Work to complete: Can you collect every line in the data below that contains the string "building"? Match case exactly.

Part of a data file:
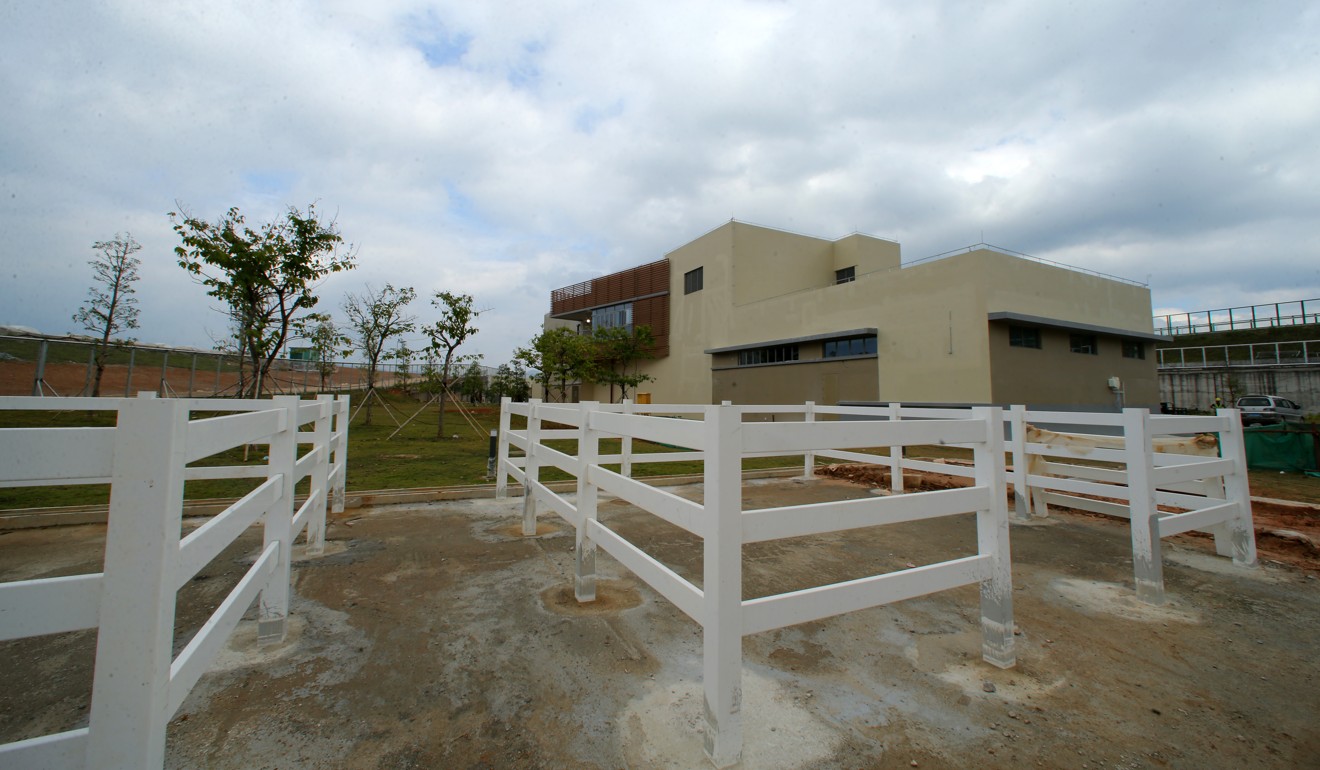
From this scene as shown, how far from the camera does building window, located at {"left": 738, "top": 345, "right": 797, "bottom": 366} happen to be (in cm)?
2170

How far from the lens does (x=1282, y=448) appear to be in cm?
1034

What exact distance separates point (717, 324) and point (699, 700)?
924 inches

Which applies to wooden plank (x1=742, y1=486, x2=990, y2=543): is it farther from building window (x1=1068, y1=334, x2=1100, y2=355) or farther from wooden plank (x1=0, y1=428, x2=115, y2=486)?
building window (x1=1068, y1=334, x2=1100, y2=355)

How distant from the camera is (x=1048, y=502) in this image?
577 cm

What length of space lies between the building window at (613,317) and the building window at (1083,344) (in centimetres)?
2074

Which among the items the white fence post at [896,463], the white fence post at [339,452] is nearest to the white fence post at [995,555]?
the white fence post at [896,463]

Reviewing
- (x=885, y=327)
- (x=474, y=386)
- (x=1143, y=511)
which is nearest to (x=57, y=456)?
(x=1143, y=511)

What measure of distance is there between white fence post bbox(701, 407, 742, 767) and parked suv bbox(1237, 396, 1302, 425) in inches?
1061

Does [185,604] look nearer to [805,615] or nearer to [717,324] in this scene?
[805,615]

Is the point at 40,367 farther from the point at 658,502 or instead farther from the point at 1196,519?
the point at 1196,519

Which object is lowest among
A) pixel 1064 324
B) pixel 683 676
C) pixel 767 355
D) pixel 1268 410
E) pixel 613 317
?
pixel 683 676

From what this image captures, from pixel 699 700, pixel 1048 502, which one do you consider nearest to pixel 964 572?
pixel 699 700

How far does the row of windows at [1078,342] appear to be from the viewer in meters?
16.2

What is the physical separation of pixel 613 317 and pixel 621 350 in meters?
3.81
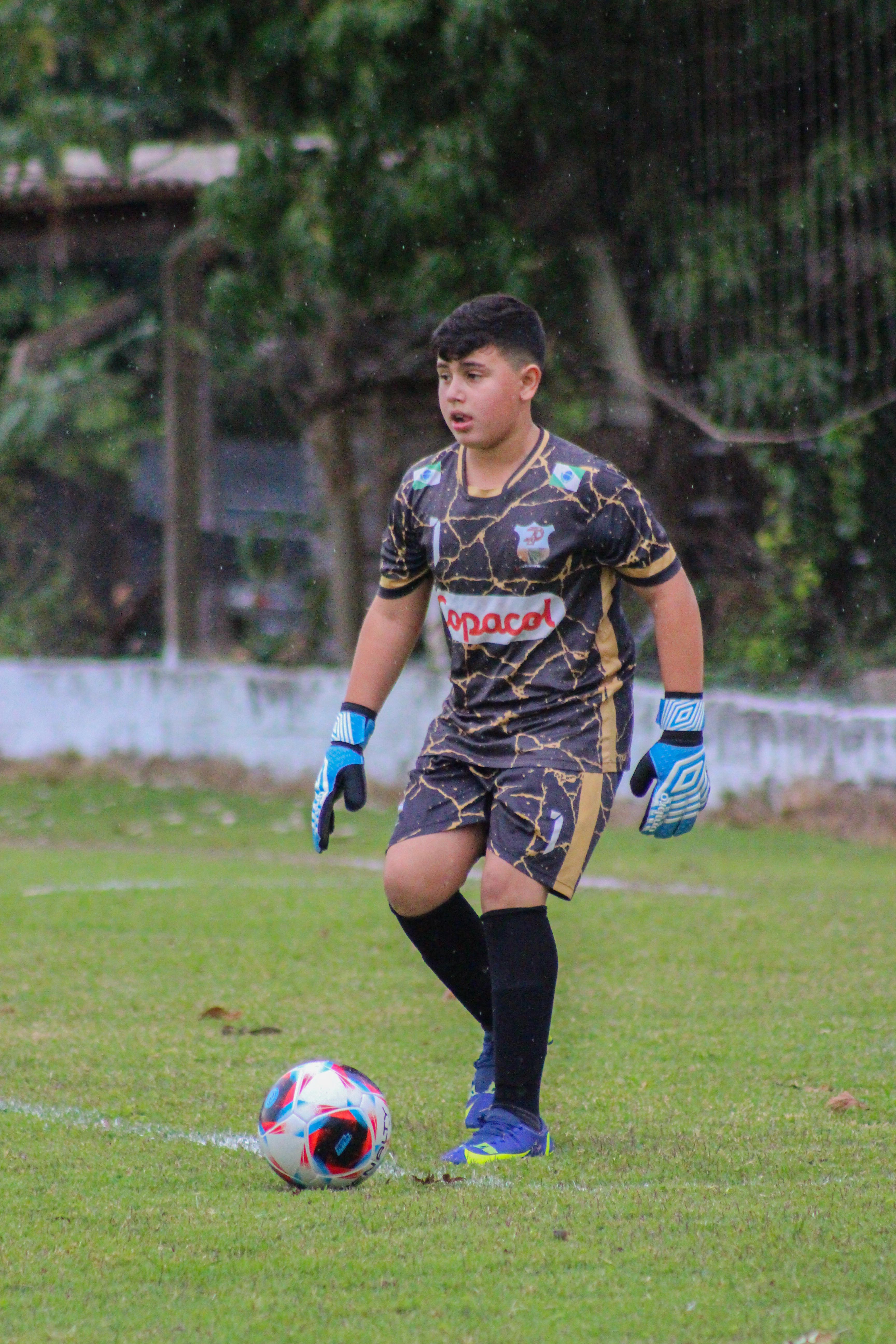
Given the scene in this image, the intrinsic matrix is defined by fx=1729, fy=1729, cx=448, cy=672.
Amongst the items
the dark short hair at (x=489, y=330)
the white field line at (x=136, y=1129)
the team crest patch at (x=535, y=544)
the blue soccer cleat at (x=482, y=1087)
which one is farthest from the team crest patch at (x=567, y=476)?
the white field line at (x=136, y=1129)

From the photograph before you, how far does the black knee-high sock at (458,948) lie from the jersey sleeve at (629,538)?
809 mm

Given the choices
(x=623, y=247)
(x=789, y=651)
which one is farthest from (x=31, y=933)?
(x=623, y=247)

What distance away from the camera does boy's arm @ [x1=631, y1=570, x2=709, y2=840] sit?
3729 mm

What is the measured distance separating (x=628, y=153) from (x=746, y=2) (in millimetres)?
1223

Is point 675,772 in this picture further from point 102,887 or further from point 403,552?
point 102,887

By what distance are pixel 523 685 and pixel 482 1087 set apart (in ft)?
3.06

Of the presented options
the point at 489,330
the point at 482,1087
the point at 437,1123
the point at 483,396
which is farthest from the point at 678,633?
the point at 437,1123

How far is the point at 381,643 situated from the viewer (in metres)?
4.09

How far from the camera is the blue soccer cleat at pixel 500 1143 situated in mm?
3461

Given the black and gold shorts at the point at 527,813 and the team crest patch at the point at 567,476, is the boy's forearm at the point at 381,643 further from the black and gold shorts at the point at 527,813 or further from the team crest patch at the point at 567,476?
the team crest patch at the point at 567,476

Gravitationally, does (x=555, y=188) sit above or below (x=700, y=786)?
above

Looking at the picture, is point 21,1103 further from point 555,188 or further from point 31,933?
point 555,188

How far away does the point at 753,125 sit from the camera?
11195 mm

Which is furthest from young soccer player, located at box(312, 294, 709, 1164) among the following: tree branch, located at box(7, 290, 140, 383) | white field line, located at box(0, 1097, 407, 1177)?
tree branch, located at box(7, 290, 140, 383)
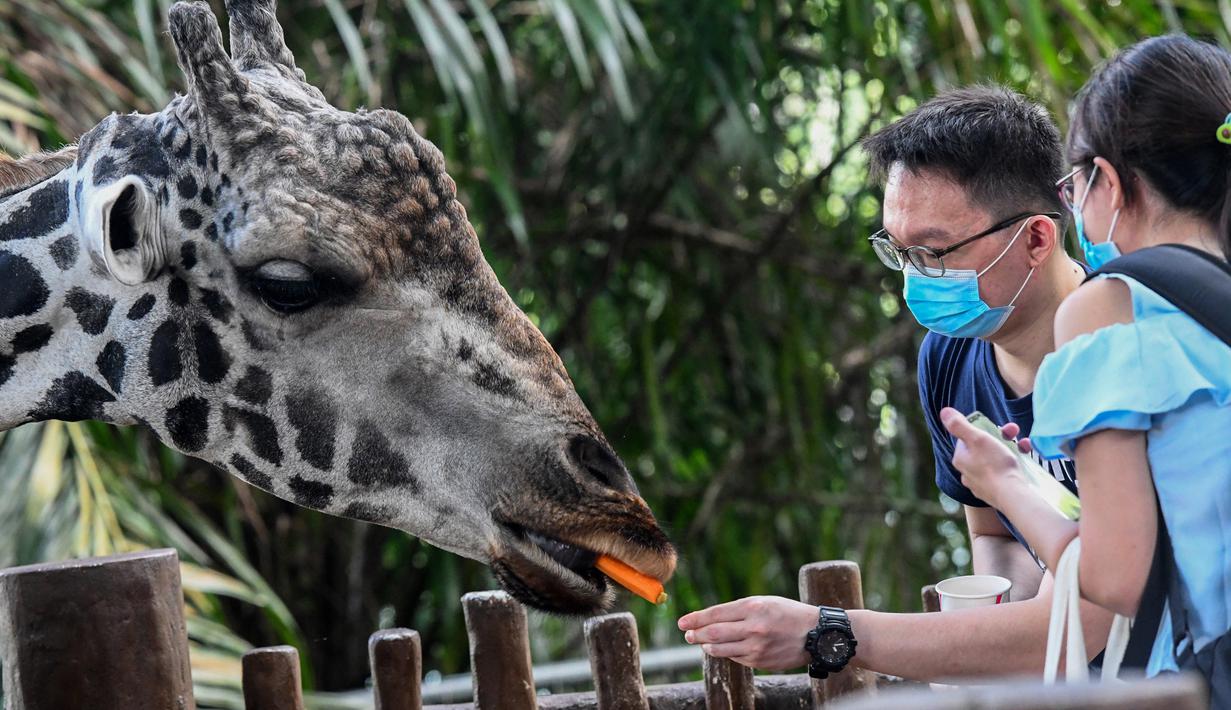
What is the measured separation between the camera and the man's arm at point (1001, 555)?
235cm

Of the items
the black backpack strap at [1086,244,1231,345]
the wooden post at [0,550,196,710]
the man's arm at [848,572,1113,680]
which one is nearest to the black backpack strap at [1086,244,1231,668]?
the black backpack strap at [1086,244,1231,345]

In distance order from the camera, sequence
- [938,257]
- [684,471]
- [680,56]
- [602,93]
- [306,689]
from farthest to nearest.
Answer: [684,471] → [602,93] → [680,56] → [306,689] → [938,257]

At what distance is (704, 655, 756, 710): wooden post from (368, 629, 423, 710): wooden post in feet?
1.71

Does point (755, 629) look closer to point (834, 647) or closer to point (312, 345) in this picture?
point (834, 647)

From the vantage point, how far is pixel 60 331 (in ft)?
6.70

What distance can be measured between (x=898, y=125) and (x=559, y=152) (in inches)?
131

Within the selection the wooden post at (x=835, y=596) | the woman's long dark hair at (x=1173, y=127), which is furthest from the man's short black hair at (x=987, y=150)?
the wooden post at (x=835, y=596)

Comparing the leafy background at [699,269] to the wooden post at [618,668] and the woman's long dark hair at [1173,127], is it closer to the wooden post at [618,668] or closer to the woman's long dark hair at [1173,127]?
the wooden post at [618,668]

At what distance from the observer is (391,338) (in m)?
2.01

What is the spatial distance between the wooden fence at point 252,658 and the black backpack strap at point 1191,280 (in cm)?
113

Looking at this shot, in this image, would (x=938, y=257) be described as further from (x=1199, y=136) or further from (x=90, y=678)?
(x=90, y=678)

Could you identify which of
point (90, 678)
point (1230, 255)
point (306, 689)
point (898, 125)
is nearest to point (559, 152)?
point (306, 689)

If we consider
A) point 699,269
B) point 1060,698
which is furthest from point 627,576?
point 699,269

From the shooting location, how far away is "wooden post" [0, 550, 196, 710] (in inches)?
78.0
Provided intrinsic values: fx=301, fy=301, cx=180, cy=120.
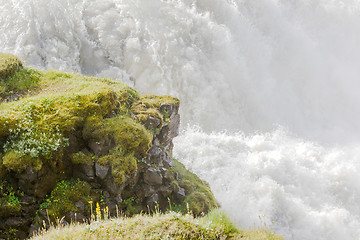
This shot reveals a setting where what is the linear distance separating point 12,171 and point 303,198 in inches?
452

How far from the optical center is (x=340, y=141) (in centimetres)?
1956

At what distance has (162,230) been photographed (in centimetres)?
392

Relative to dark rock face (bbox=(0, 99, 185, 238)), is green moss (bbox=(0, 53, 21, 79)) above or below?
above

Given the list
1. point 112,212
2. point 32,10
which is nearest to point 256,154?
point 112,212

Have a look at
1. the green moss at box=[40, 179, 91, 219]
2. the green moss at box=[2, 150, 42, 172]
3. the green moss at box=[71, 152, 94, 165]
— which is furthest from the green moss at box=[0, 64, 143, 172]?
the green moss at box=[40, 179, 91, 219]

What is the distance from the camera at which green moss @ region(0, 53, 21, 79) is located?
7.87 metres

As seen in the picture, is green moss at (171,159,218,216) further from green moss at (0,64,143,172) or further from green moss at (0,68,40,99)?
green moss at (0,68,40,99)

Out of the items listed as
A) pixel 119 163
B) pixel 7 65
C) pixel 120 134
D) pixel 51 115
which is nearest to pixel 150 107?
pixel 120 134

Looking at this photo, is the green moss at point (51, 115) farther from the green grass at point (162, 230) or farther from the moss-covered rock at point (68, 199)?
the green grass at point (162, 230)

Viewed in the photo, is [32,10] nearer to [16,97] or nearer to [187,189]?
[16,97]

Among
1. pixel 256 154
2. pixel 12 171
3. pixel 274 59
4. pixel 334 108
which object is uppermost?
pixel 274 59

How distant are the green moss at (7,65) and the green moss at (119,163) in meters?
3.85

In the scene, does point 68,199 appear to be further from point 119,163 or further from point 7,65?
point 7,65

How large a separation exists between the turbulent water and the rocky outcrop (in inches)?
203
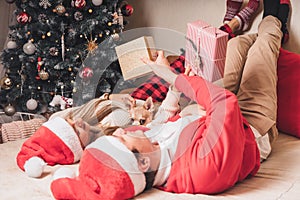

Exercise output:
From this scene as shown, how far from the camera does building window, located at {"left": 738, "top": 345, "right": 797, "bottom": 366} happen to be (in cm)?
Which applies to wooden plank (x1=742, y1=486, x2=990, y2=543): is it farther from building window (x1=1068, y1=334, x2=1100, y2=355) or farther from wooden plank (x1=0, y1=428, x2=115, y2=486)?
building window (x1=1068, y1=334, x2=1100, y2=355)
What length of space lies between the building window at (613,317) and the building window at (1083,344) (in centimetres)?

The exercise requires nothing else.